Document section:
■ ■ ■ ■ ■

CROSS REFERENCE TO RELATED APPLICATIONS

[0001] The present application is a continuation patent application of International Application No. PCT/SE02/00114 filed 23 Jan. 2002 which was published in English pursuant to Article 21(2) of the Patent Cooperation Treaty, and which claims priority to Swedish Application No. 0100562-8 filed 20 Feb. 2001. Both applications are expressly incorporated herein by reference in their entireties.

BACKGROUND OF INVENTION

[0002] 1. Technical Field

[0003] The present invention relates to a grounding element for making possible an electrical connection between a structural element and an electrical terminal of the type disclosed in EP-0641944-A1, and having U.S. Pat. No. 5,442,133, the disclosure of which is expressly incorporated herein by reference.

[0004] 2. Background

[0005] There are a number of different known ways of connecting a ground connection to, for example, the frame of a heavy-duty vehicle.

[0006] Ground connections on vehicles do not normally create any problems. Grounding points are mounted in production in a sufficient number at predetermined positions on the vehicle so that all the equipment which is series-mounted, or can be ordered as manufacturer-specific optional equipment, has a prepared grounding point. The grounding points normally consist either of a grounding plate where flat pins or ring shoes can be mounted, or of a bolt where ring terminals can be attached. Grounding plates can, for example, be screwed or riveted to the chassis, and the bolt can consist of, for example, a spot-welded pin bolt.

[0007] An example of a spot-welded pin bolt is known through EP-0641944-A1, where a pin bolt for grounding purposes in series production is described. The described pin bolt is provided with a welding projection, an intermediate section and a threaded rod part. A nut is mounted on the rod part. The pin bolt is spot-welded rigidly to the vehicle and left untreated. The vehicle is then surface-treated and subsequently, in order for it to be possible to mount the grounding terminal, the nut is slackened off. This ensures that there is no paint on the contact surfaces to the grounding terminal.

[0008] On the other hand, problems associated with ground connections arise for constructors who mount optional equipment on heavy-duty vehicles. When this optional equipment is mounted, the frame of the vehicle has been surface-treated. It is therefore not possible in a simple manner to use the methods referred to above in order to create a grounding terminal. As there are so many different types of equipment and combinations of equipment which can be retrofitted on heavy-duty vehicles, it is neither possible nor desirable to standardly equip the vehicle with grounding points for all possible variants of optional equipment.

■ ■ ■ ■ ■

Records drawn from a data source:

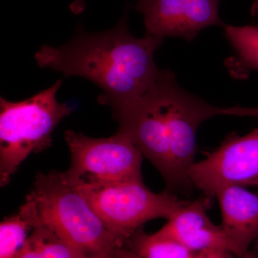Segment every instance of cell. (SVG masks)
Returning <instances> with one entry per match:
<instances>
[{
	"instance_id": "6da1fadb",
	"label": "cell",
	"mask_w": 258,
	"mask_h": 258,
	"mask_svg": "<svg viewBox=\"0 0 258 258\" xmlns=\"http://www.w3.org/2000/svg\"><path fill=\"white\" fill-rule=\"evenodd\" d=\"M117 132L130 139L157 168L174 194L193 189L189 171L197 152V133L204 122L222 115L212 106L183 89L169 70H161L147 91L111 108Z\"/></svg>"
},
{
	"instance_id": "7a4b0ae2",
	"label": "cell",
	"mask_w": 258,
	"mask_h": 258,
	"mask_svg": "<svg viewBox=\"0 0 258 258\" xmlns=\"http://www.w3.org/2000/svg\"><path fill=\"white\" fill-rule=\"evenodd\" d=\"M164 39L134 37L124 15L112 29L91 33L79 28L72 40L59 47L43 45L35 55L39 67L79 76L101 88V104L121 106L145 92L161 70L154 61Z\"/></svg>"
},
{
	"instance_id": "3957f363",
	"label": "cell",
	"mask_w": 258,
	"mask_h": 258,
	"mask_svg": "<svg viewBox=\"0 0 258 258\" xmlns=\"http://www.w3.org/2000/svg\"><path fill=\"white\" fill-rule=\"evenodd\" d=\"M23 207L35 227L54 231L79 258H115L124 244L106 228L63 172H38Z\"/></svg>"
},
{
	"instance_id": "277c9868",
	"label": "cell",
	"mask_w": 258,
	"mask_h": 258,
	"mask_svg": "<svg viewBox=\"0 0 258 258\" xmlns=\"http://www.w3.org/2000/svg\"><path fill=\"white\" fill-rule=\"evenodd\" d=\"M62 79L24 101L0 98V185L9 184L19 166L32 154L52 145L56 126L72 112L59 103L57 93Z\"/></svg>"
},
{
	"instance_id": "5b68a950",
	"label": "cell",
	"mask_w": 258,
	"mask_h": 258,
	"mask_svg": "<svg viewBox=\"0 0 258 258\" xmlns=\"http://www.w3.org/2000/svg\"><path fill=\"white\" fill-rule=\"evenodd\" d=\"M107 229L125 245L146 222L169 220L186 203L167 191L152 192L143 181L81 182L73 184Z\"/></svg>"
},
{
	"instance_id": "8992f818",
	"label": "cell",
	"mask_w": 258,
	"mask_h": 258,
	"mask_svg": "<svg viewBox=\"0 0 258 258\" xmlns=\"http://www.w3.org/2000/svg\"><path fill=\"white\" fill-rule=\"evenodd\" d=\"M64 140L71 163L63 174L71 184L143 181V154L123 134L116 132L108 138H93L67 130Z\"/></svg>"
},
{
	"instance_id": "52a82bcc",
	"label": "cell",
	"mask_w": 258,
	"mask_h": 258,
	"mask_svg": "<svg viewBox=\"0 0 258 258\" xmlns=\"http://www.w3.org/2000/svg\"><path fill=\"white\" fill-rule=\"evenodd\" d=\"M194 188L209 198L228 186H258V128L232 136L189 171Z\"/></svg>"
},
{
	"instance_id": "ba28073f",
	"label": "cell",
	"mask_w": 258,
	"mask_h": 258,
	"mask_svg": "<svg viewBox=\"0 0 258 258\" xmlns=\"http://www.w3.org/2000/svg\"><path fill=\"white\" fill-rule=\"evenodd\" d=\"M219 3L220 0H138L135 10L143 16L146 34L191 41L204 29L225 26L219 16Z\"/></svg>"
},
{
	"instance_id": "9c48e42d",
	"label": "cell",
	"mask_w": 258,
	"mask_h": 258,
	"mask_svg": "<svg viewBox=\"0 0 258 258\" xmlns=\"http://www.w3.org/2000/svg\"><path fill=\"white\" fill-rule=\"evenodd\" d=\"M210 201L205 196L186 202L155 233L176 240L195 253L213 248L230 252L221 226L215 225L208 215Z\"/></svg>"
},
{
	"instance_id": "30bf717a",
	"label": "cell",
	"mask_w": 258,
	"mask_h": 258,
	"mask_svg": "<svg viewBox=\"0 0 258 258\" xmlns=\"http://www.w3.org/2000/svg\"><path fill=\"white\" fill-rule=\"evenodd\" d=\"M215 198L221 210L220 226L231 253L242 257L258 239V194L243 186H228L219 190Z\"/></svg>"
},
{
	"instance_id": "8fae6325",
	"label": "cell",
	"mask_w": 258,
	"mask_h": 258,
	"mask_svg": "<svg viewBox=\"0 0 258 258\" xmlns=\"http://www.w3.org/2000/svg\"><path fill=\"white\" fill-rule=\"evenodd\" d=\"M227 39L235 52L232 72L237 76L249 71H258V25L223 27Z\"/></svg>"
},
{
	"instance_id": "7c38bea8",
	"label": "cell",
	"mask_w": 258,
	"mask_h": 258,
	"mask_svg": "<svg viewBox=\"0 0 258 258\" xmlns=\"http://www.w3.org/2000/svg\"><path fill=\"white\" fill-rule=\"evenodd\" d=\"M125 246L140 258H195L197 254L172 239L146 233L143 227L129 237Z\"/></svg>"
},
{
	"instance_id": "4fadbf2b",
	"label": "cell",
	"mask_w": 258,
	"mask_h": 258,
	"mask_svg": "<svg viewBox=\"0 0 258 258\" xmlns=\"http://www.w3.org/2000/svg\"><path fill=\"white\" fill-rule=\"evenodd\" d=\"M35 225L20 207L18 213L0 223V258H19Z\"/></svg>"
},
{
	"instance_id": "5bb4252c",
	"label": "cell",
	"mask_w": 258,
	"mask_h": 258,
	"mask_svg": "<svg viewBox=\"0 0 258 258\" xmlns=\"http://www.w3.org/2000/svg\"><path fill=\"white\" fill-rule=\"evenodd\" d=\"M19 258H79L72 248L45 225L36 226Z\"/></svg>"
},
{
	"instance_id": "9a60e30c",
	"label": "cell",
	"mask_w": 258,
	"mask_h": 258,
	"mask_svg": "<svg viewBox=\"0 0 258 258\" xmlns=\"http://www.w3.org/2000/svg\"><path fill=\"white\" fill-rule=\"evenodd\" d=\"M222 114L223 115H232V116L258 118V106L242 107L237 106L223 108Z\"/></svg>"
},
{
	"instance_id": "2e32d148",
	"label": "cell",
	"mask_w": 258,
	"mask_h": 258,
	"mask_svg": "<svg viewBox=\"0 0 258 258\" xmlns=\"http://www.w3.org/2000/svg\"><path fill=\"white\" fill-rule=\"evenodd\" d=\"M233 254L227 249L213 248L206 249L197 253L195 258H232Z\"/></svg>"
},
{
	"instance_id": "e0dca14e",
	"label": "cell",
	"mask_w": 258,
	"mask_h": 258,
	"mask_svg": "<svg viewBox=\"0 0 258 258\" xmlns=\"http://www.w3.org/2000/svg\"><path fill=\"white\" fill-rule=\"evenodd\" d=\"M115 258H140L137 254L132 252L128 247L123 246L120 247L117 252L116 256Z\"/></svg>"
},
{
	"instance_id": "ac0fdd59",
	"label": "cell",
	"mask_w": 258,
	"mask_h": 258,
	"mask_svg": "<svg viewBox=\"0 0 258 258\" xmlns=\"http://www.w3.org/2000/svg\"><path fill=\"white\" fill-rule=\"evenodd\" d=\"M85 3H86V0H74V3L70 6V8L75 14H80L85 9V6H86Z\"/></svg>"
},
{
	"instance_id": "d6986e66",
	"label": "cell",
	"mask_w": 258,
	"mask_h": 258,
	"mask_svg": "<svg viewBox=\"0 0 258 258\" xmlns=\"http://www.w3.org/2000/svg\"><path fill=\"white\" fill-rule=\"evenodd\" d=\"M238 258H258V244H256L253 249H249L247 253Z\"/></svg>"
},
{
	"instance_id": "ffe728a7",
	"label": "cell",
	"mask_w": 258,
	"mask_h": 258,
	"mask_svg": "<svg viewBox=\"0 0 258 258\" xmlns=\"http://www.w3.org/2000/svg\"><path fill=\"white\" fill-rule=\"evenodd\" d=\"M252 13L254 15H258V0H255V2L254 3L252 8Z\"/></svg>"
},
{
	"instance_id": "44dd1931",
	"label": "cell",
	"mask_w": 258,
	"mask_h": 258,
	"mask_svg": "<svg viewBox=\"0 0 258 258\" xmlns=\"http://www.w3.org/2000/svg\"><path fill=\"white\" fill-rule=\"evenodd\" d=\"M254 243H255V244H258V239H257V241H256V242H254Z\"/></svg>"
}]
</instances>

■ ■ ■ ■ ■

Stated goal A:
Translate this sentence from the vehicle grounding patent excerpt into Spanish: "Ground connections on vehicles do not normally create any problems."
Stated goal B:
Please carry on the vehicle grounding patent excerpt from the point where it stops.

Expected answer A:
Las conexiones a tierra en los vehículos normalmente no crean ningún problema.

Expected answer B:
[0009] The most usual way of providing a grounding point for optional equipment on a heavy-duty vehicle is to attach a grounding plate to the vehicle. This is often carried out on the frame of the vehicle. A grounding terminal can then be fixed to this grounding plate. In most cases, the grounding plate is screwed on, using either a self-tapping screw, a through-bolt or a bolt in a hole tapped in the frame. The grounding plate can also be riveted on.

[0010] Another way of providing a grounding point is to spot-weld a pin bolt to the frame.

[0011] Although the abovementioned methods of retrofitting a grounding point function technically, they all have a number of disadvantages.

[0012] It is important that the grounding plate has electrical contact with the frame. In order to ensure reliable electrical contact, the contact surface between the grounding plate and the frame must be well cleaned of paint, corrosion-inhibiting coatings and other insulating materials. This terminal connection must then be protected so that it does not subsequently begin to corrode. Moreover, the attachment of the grounding plate must be sufficiently mechanically strong that it can take up the forces which act on it.

[0013] In order to achieve sufficient strength and for the grounding plate not to rotate, a grounding plate needs to be attached by two spaced apart fastening elements. As it is desirable to use existing hole groups, this results in the grounding plate being relatively large. At the same time, it can be difficult to find a free hole group. Sometimes new holes have to be made which is time-consuming.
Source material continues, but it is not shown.